Qui pensez-vous en a été le plus marqué? Ces princesses toutes pareilles avec rien, ou moi, l’informe, le rejeté, avec quelque chose en plus? Quelque chose pourtant que je trouvais fort utile pour pisser. Nécessaire même. Qui pensez-vous s’est couché ce soir-là, avec un grand mystère à élucider?  

     À force de questions on a fini par comprendre que tout était normal. Il y avait des garçons (mon père en étant un, lui-même) et des filles, comme mère, comme ma sœur. Ça semble banal aujourd’hui, mais à cet âge ça divise le monde pas mal. À force de questions on a appris que c’est comme ça que les gens se marient, qu’il y a l’amour. 

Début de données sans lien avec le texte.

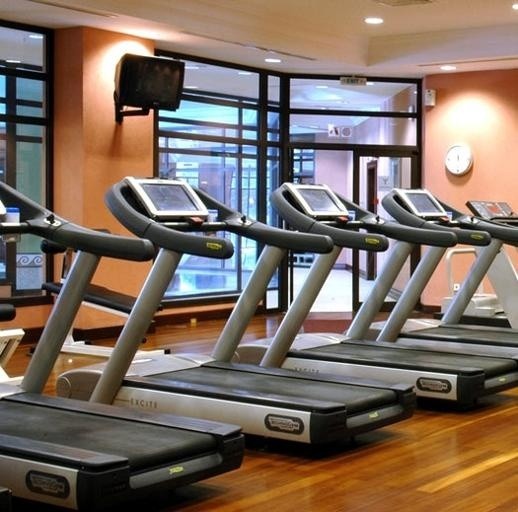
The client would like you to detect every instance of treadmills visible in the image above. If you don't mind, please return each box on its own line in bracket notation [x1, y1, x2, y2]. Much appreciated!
[344, 188, 518, 363]
[1, 180, 244, 511]
[57, 176, 418, 452]
[228, 183, 518, 406]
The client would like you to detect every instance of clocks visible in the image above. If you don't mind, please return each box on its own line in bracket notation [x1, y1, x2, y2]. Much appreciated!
[444, 144, 474, 176]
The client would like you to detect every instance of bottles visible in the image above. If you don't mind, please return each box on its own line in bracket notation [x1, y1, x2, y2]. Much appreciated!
[207, 209, 219, 236]
[348, 211, 356, 228]
[3, 207, 24, 242]
[446, 212, 452, 224]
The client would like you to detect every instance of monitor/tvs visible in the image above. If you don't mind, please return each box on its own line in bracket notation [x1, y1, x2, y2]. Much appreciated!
[287, 181, 349, 219]
[113, 53, 187, 113]
[395, 189, 447, 221]
[128, 174, 208, 218]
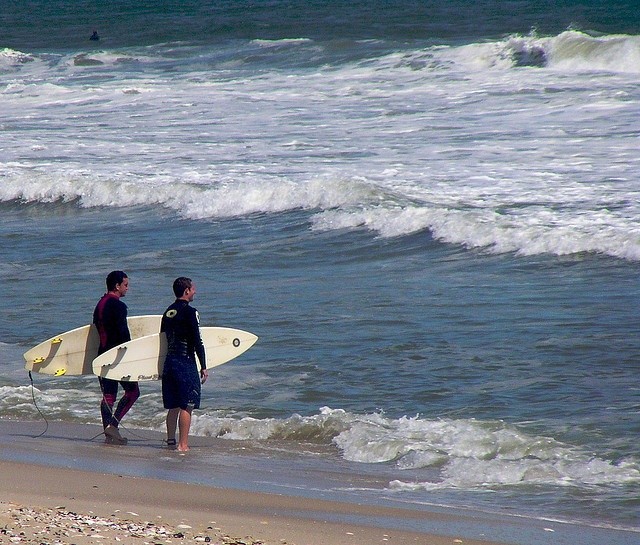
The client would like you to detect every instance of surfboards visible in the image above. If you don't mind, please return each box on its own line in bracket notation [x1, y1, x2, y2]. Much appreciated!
[90, 325, 259, 382]
[21, 314, 167, 377]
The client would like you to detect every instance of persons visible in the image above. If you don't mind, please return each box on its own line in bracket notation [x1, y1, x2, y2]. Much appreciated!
[93, 271, 140, 445]
[161, 277, 208, 452]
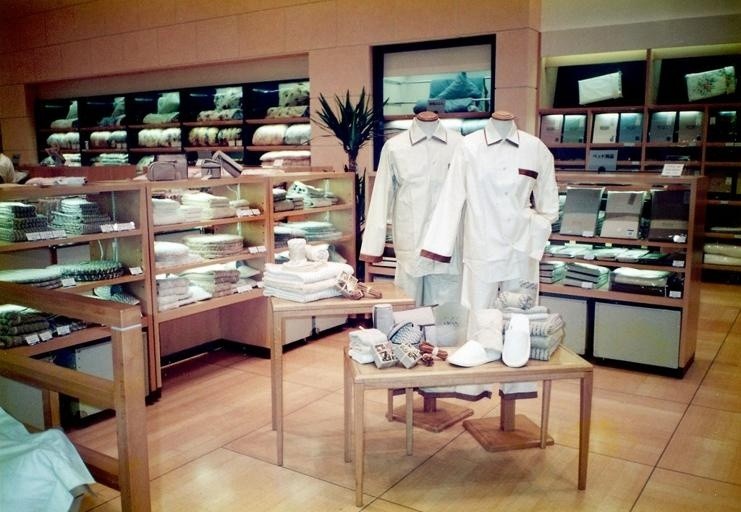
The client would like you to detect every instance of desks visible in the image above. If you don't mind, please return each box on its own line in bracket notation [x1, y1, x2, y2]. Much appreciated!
[342, 343, 594, 509]
[267, 278, 415, 466]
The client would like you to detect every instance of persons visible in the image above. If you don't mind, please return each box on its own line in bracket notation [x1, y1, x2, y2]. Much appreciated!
[423, 112, 559, 309]
[358, 111, 465, 309]
[0, 128, 15, 183]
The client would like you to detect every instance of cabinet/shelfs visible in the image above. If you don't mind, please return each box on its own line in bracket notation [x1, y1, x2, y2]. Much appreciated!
[146, 170, 357, 400]
[0, 179, 159, 430]
[362, 32, 739, 379]
[23, 52, 310, 178]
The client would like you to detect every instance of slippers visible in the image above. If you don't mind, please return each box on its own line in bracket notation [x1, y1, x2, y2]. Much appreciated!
[446, 340, 502, 367]
[501, 314, 531, 367]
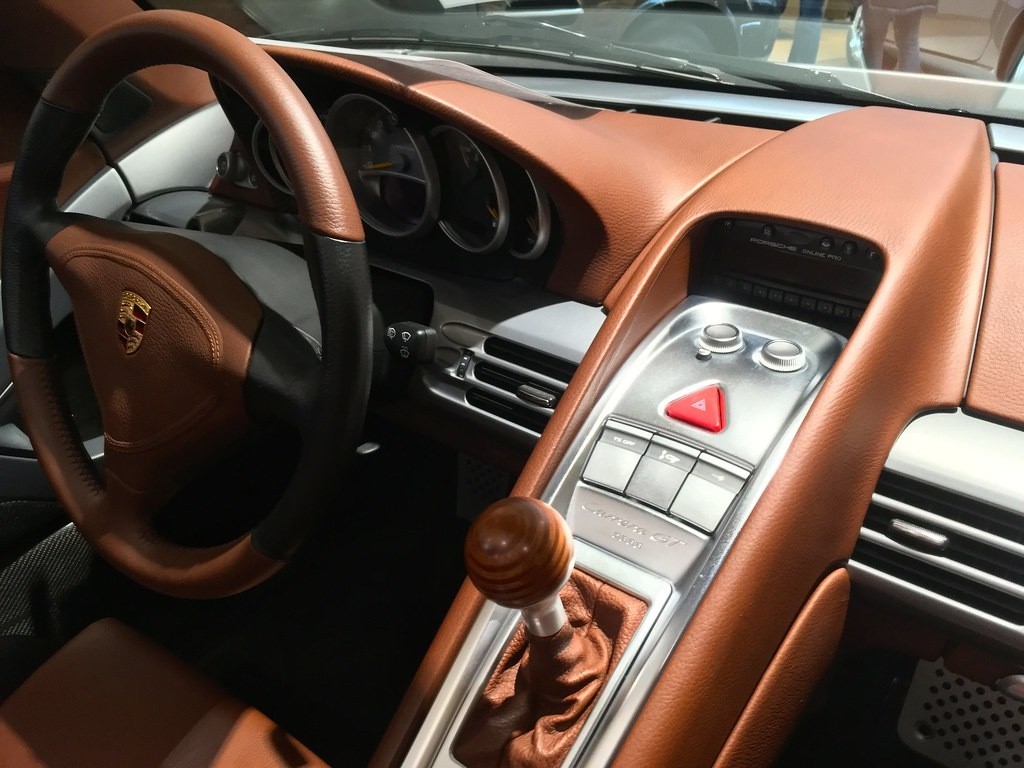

     Bien que terrorisée, Madeleine s’intéressa un peu plus à moi pendant un certain temps. Je la sentais différente. J’entrepris de lui demander de sortir ensemble. Comme les grandes personnes. On serait « un couple ». Je trouvais que c’était une bonne idée. Elle était jolie, gentille, et avait un an de plus que moi – l’expérience, ça ne nuira pas.   « Après souper, rendez-vous sur le trottoir, que je lui ai dit, juste nous deux. Mari et femme ». Elle a dit oui. Eh bien! croyez-le ou non, mon cœur a battu différemment pour la première fois ce jour-là. C’est fort le sexe.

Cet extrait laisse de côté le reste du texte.